* _SELECTION_:
· · · · ·

Re: clarification on changelog behavior for equality deletes

Wing Yew Poon Thu, 22 Aug 2024 13:00:01 -0700

Just a note that the functionality to compute net changes was added by
Yufei only in Iceberg 1.4.0, in #7326
<https://github.com/apache/iceberg/pull/7326>.


On Thu, Aug 22, 2024 at 12:48 PM Wing Yew Poon <wyp...@cloudera.com> wrote:

> Peter,
>
> The Spark procedure is implemented by CreateChangelogViewProcedure.java
> <https://github.com/apache/iceberg/blob/main/spark/v3.5/spark/src/main/java/org/apache/iceberg/spark/procedures/CreateChangelogViewProcedure.java>.
> This was already added by Yufei in Iceberg 1.2.0.
> ChangelogIterator
> <https://github.com/apache/iceberg/blob/main/spark/v3.5/spark/src/main/java/org/apache/iceberg/spark/ChangelogIterator.java>
>  is
> a base class that contains static methods such as the removeNetCarryovers I
> mentioned; RemoveNetCarryoverIterator
> <https://github.com/apache/iceberg/blob/main/spark/v3.5/spark/src/main/java/org/apache/iceberg/spark/RemoveNetCarryoverIterator.java>
>  is
> a subclass that computes the net changes.
> These are Spark specific as they work with iterators of
> org.apache.spark.sql.Row.
>
> BaseIncrementalChangelogScan
> <https://github.com/apache/iceberg/blob/main/core/src/main/java/org/apache/iceberg/BaseIncrementalChangelogScan.java>
>  is
> a common building block that can be used by other engines than Spark; it
> powers the Spark ChangelogRowReader. In the engines, whether Spark or Flink
> or some other, choices can be made or made available for what records to
> show. However, as a building block, I think we need the generation of all
> the changes for each snapshot in the requested range. If you have ideas for
> expanding the API of BaseIncrementalChangelogScan so that refinements of
> what records to emit can be pushed down to it, I'd be interested in hearing
> them. (They will be beyond the scope of my current PR, I think.)
>
> - Wing Yew
>
>
> On Thu, Aug 22, 2024 at 11:51 AM Péter Váry <peter.vary.apa...@gmail.com>
> wrote:
>
>> That's good info. I didn't know that we already have the Spark procedure
>> at hand.

· · · · ·

* _LISTED RECORDS_:
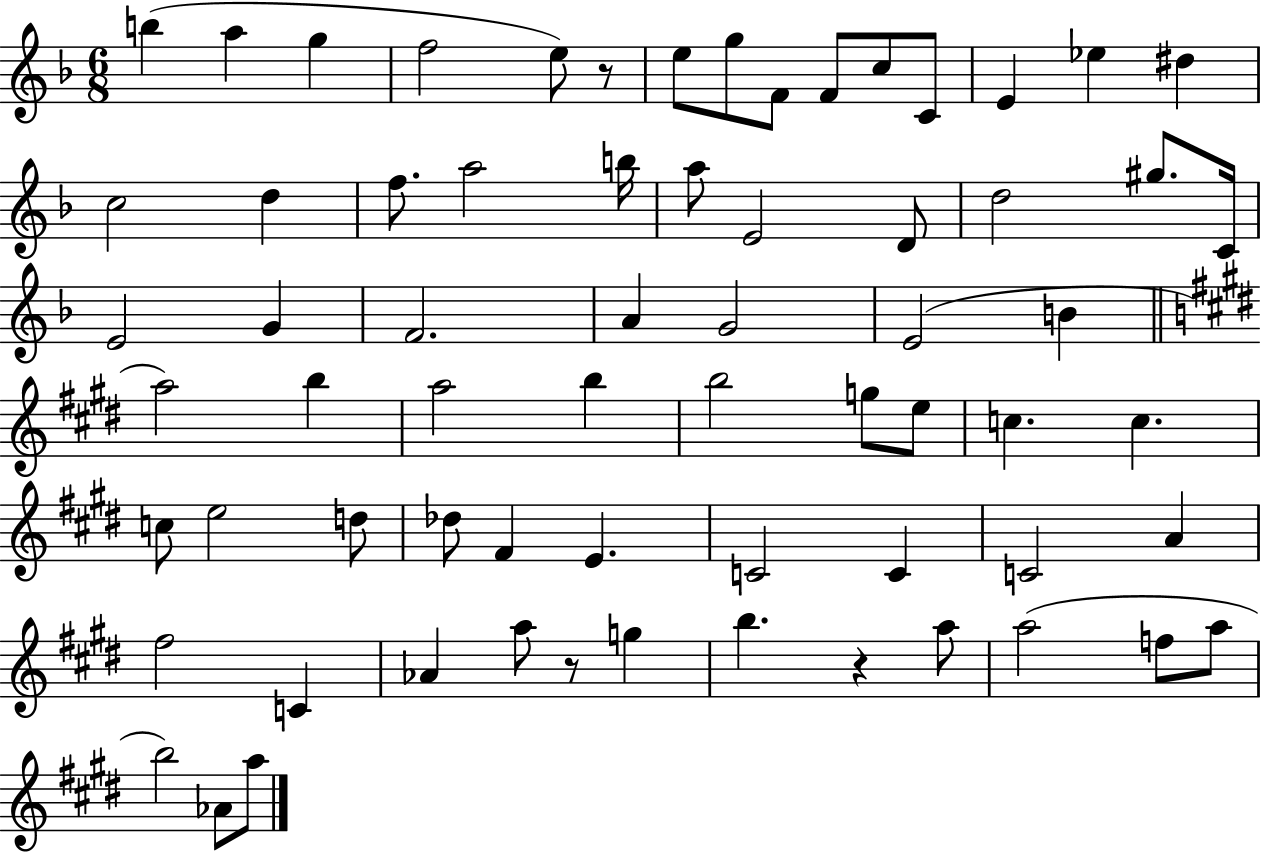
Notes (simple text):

B5/q A5/q G5/q F5/h E5/e R/e E5/e G5/e F4/e F4/e C5/e C4/e E4/q Eb5/q D#5/q C5/h D5/q F5/e. A5/h B5/s A5/e E4/h D4/e D5/h G#5/e. C4/s E4/h G4/q F4/h. A4/q G4/h E4/h B4/q A5/h B5/q A5/h B5/q B5/h G5/e E5/e C5/q. C5/q. C5/e E5/h D5/e Db5/e F#4/q E4/q. C4/h C4/q C4/h A4/q F#5/h C4/q Ab4/q A5/e R/e G5/q B5/q. R/q A5/e A5/h F5/e A5/e B5/h Ab4/e A5/e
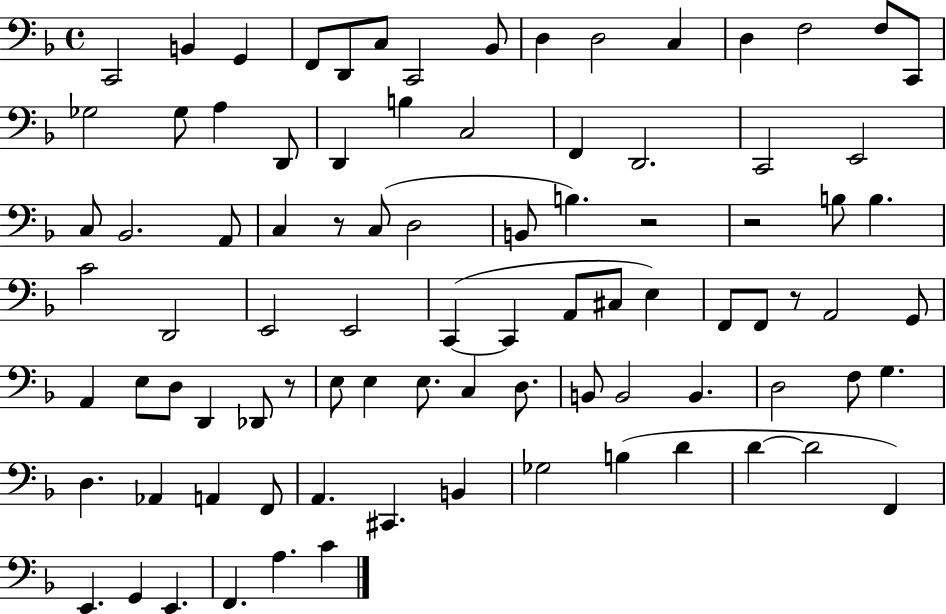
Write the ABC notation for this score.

X:1
T:Untitled
M:4/4
L:1/4
K:F
C,,2 B,, G,, F,,/2 D,,/2 C,/2 C,,2 _B,,/2 D, D,2 C, D, F,2 F,/2 C,,/2 _G,2 _G,/2 A, D,,/2 D,, B, C,2 F,, D,,2 C,,2 E,,2 C,/2 _B,,2 A,,/2 C, z/2 C,/2 D,2 B,,/2 B, z2 z2 B,/2 B, C2 D,,2 E,,2 E,,2 C,, C,, A,,/2 ^C,/2 E, F,,/2 F,,/2 z/2 A,,2 G,,/2 A,, E,/2 D,/2 D,, _D,,/2 z/2 E,/2 E, E,/2 C, D,/2 B,,/2 B,,2 B,, D,2 F,/2 G, D, _A,, A,, F,,/2 A,, ^C,, B,, _G,2 B, D D D2 F,, E,, G,, E,, F,, A, C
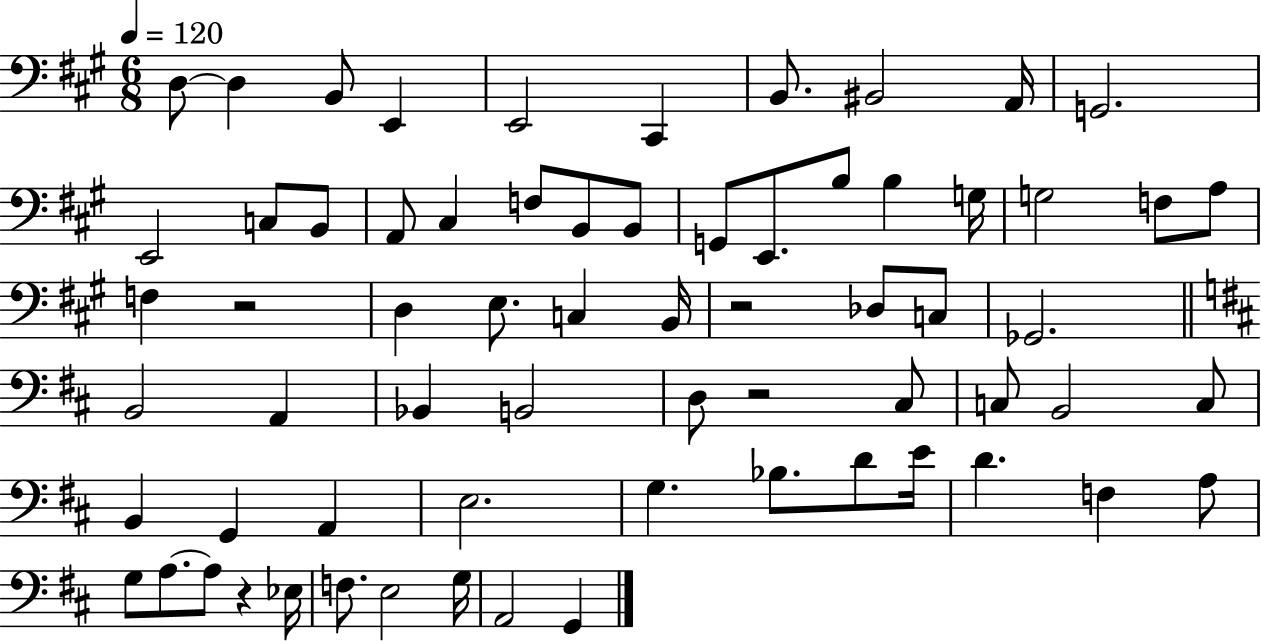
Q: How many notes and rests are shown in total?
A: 67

· · · · ·

* _TASK BRIEF_: Please continue the email thread about Iceberg changelog behavior for equality deletes, starting after its final line.

* _WRITTEN ANSWER_:
>> How does Spark calculate the `changelog_view`? Do we already have an
>> implementation at hand somewhere? Could it be reused?
>>
>> Anyways, if we want to reuse the new changelogscan for the changelog_view
>> as well, then I agree that we need to provide a solution for (b). I think
>> that (a)/net_changes is also important as streaming readers for the table
>> are often not interested in the intermediate states, just in the final
>> changes. And (a) could result in far fewer records which means better
>> performance, lower resource usage.
>>
>> Steve Zhang <hongyue_zh...@apple.com.invalid> ezt írta (időpont: 2024.
>> aug. 22., Cs, 19:47):
>>
>>> Yeah agree on this, I think for changelogscan to convert per snapshot
>>> scan to tasks the option b with complete history is the right way. While
>>> there shall be an option to configure if net/squashed changes are desired.
>>>
>>> Also, In spark create_catalog_view, the net changes and compute update
>>> cannot be used together.
>>>
>>> Thanks,
>>> Steve Zhang
>>>
>>>
>>>
>>> On Aug 22, 2024, at 8:50 AM, Steven Wu <stevenz...@gmail.com> wrote:
>>>
>>> >  It should emit changes for each snapshot in the requested range.
>>>
>>> Wing Yew has a good point here. +1
>>>
>>> On Thu, Aug 22, 2024 at 8:46 AM Wing Yew Poon
>>> <wyp...@cloudera.com.invalid> wrote:
>>>
>>>> First, thank you all for your responses to my question.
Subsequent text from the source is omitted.